- Born: 1970 (age 55–56)
- Other name: Dr. Tatiana
- Education: Stanford University; University of Oxford (DPhil);
- Known for: Dr Tatiana's Sex Advice to All Creation
- Scientific career
- Institutions: Imperial College London; The Economist; Freie Universität Berlin;
- Thesis: Parasites, sex and genetic variation in a model metapopulation (1994)
- Doctoral advisor: W. D. Hamilton
- Website: www.drtatiana.com

= Olivia Judson =

Evolutionary biologist and science writer

Olivia P. Judson (born 1970) is a British evolutionary biologist and science writer. She is a former journalist for The Economist, a former online columnist for The New York Times and has written for a number of other publications, including National Geographic, The Atlantic and the Financial Times. Judson was a fellow of the Berlin Institute for Advanced Study in 2010–2011, and a Guggenheim fellow in 2020.

== Education ==
Judson is the daughter of science historian Horace Freeland Judson. She graduated from Stanford University in 1991 and gained a Doctor of Philosophy degree in biological sciences from the University of Oxford in 1995. Her doctoral advisor there was W. D. Hamilton.

==Career==
Judson has published at least 10 articles and three commentaries in peer-reviewed scientific journals, including Nature, Science and The Lancet.

Beginning in 1995 Judson worked for two years as a science writer for The Economist and she later joined Imperial College London, where she is now an honorary research fellow. In 1997, she wrote an Economist article named "Sex Is War!" which was awarded the Glaxo Wellcome Prize by the British Science Writers Association.

Her first book, Dr Tatiana's Sex Advice to All Creation (2002), grew out of that article. Written in the style of a sex-advice column to animals, the book details the variety of sexual practices in the natural world and provides the reader with an overview of the evolutionary biology of sex. The book was praised by critics as being witty and engaging, without compromising its scientific integrity. It became an international best-seller, translated into 16 languages and was nominated for the Samuel Johnson Prize for Non-Fiction in 2003.

Judson has also worked as a television presenter. In 2004 she played Dr Tatiana in an adaptation of her book; the three-episode series titled Dr Tatiana's Sex Advice to All Creation was produced by Wag TV and EPI Productions for Channel 4 and Discovery Canada and aired in 2005. In 2007 she co-presented Animal Farm with Giles Coren; the series, which explored genetic modification and pharming, was produced by Lion Television for Channel 4.
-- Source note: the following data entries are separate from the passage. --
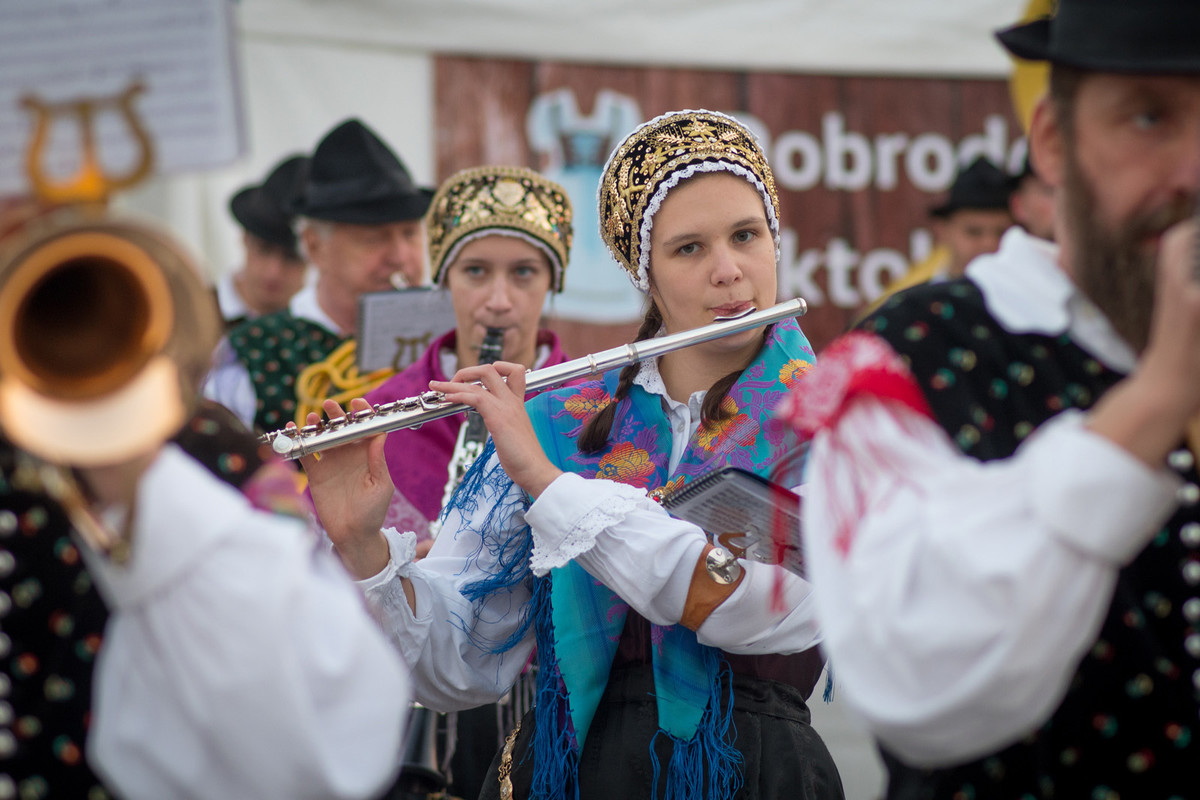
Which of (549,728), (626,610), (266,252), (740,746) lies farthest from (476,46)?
(740,746)

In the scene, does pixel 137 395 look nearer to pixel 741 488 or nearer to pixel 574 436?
pixel 741 488

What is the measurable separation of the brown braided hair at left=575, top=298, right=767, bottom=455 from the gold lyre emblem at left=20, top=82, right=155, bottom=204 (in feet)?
4.33

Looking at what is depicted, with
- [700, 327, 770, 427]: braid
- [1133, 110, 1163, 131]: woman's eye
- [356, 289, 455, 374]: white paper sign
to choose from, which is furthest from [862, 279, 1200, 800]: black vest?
[356, 289, 455, 374]: white paper sign

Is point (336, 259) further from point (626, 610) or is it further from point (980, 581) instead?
point (980, 581)

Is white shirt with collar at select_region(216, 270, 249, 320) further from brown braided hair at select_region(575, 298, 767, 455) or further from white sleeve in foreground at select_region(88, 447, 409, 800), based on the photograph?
white sleeve in foreground at select_region(88, 447, 409, 800)

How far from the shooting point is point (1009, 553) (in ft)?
4.45

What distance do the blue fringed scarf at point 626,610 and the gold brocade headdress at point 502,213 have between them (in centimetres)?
120

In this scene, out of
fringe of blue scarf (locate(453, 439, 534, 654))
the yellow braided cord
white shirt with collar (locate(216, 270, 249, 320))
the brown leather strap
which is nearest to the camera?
the brown leather strap

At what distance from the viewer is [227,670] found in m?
1.36

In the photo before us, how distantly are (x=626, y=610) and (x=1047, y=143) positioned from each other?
4.19ft

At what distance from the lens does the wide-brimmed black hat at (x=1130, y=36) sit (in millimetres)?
1469

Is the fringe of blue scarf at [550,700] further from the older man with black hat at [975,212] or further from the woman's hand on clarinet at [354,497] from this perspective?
the older man with black hat at [975,212]

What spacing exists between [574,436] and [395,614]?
0.55 m

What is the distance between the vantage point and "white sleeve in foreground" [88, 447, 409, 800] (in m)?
1.36
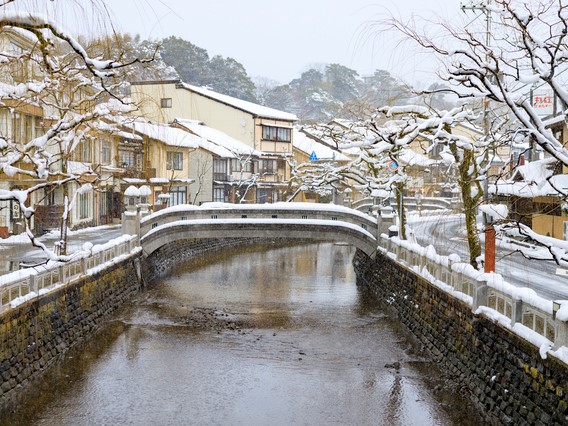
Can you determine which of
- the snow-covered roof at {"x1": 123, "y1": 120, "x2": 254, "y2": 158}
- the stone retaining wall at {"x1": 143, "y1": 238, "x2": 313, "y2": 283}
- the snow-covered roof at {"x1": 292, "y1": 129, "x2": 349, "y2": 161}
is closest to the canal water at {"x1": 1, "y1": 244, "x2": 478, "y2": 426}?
the stone retaining wall at {"x1": 143, "y1": 238, "x2": 313, "y2": 283}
Judson is a former online columnist for The New York Times. In January 2008, she began writing a weekly blog on evolutionary biology, titled "The Wild Side", for The New York Times website. For the first half of 2009, guest bloggers filled in for Judson while she worked on a new book project; after returning to the job for a year, she then departed for a "sabbatical" from blogging beginning June 29, 2010. In 2014, after a four-year hiatus, she did a series of eight blogs about bereavement, memory, and the emptying of a family home.

In 2009, she appeared in an episode of PBS's Nova called "What Darwin Never Knew" which discussed DNA connections to evolution.

Judson has supported a possible future campaign to completely wipe out a species of mosquito which carries dengue fever.

Judson has published articles in National Geographic magazine, on Mount Erebus in 2012, on cassowaries in 2013, on bioluminescence in 2015, and on octopuses in 2016.

In an article she published in Nature Ecology and Evolution in 2017, Judson was listed as working at Freie Universität Berlin, Imperial College London and University of Glasgow.

In 2018 Judson was appointed journalist-in-residence at the Max Planck Institute for the History of Science in Berlin. It was announced that she would be researching science in St. Petersburg in the 1880s and working on a new book, 'a history of life and Earth, aimed at a general audience'. The book, titled The Co-Creation – How Earth Made Life and Life Made Earth, is scheduled to appear in October 2026.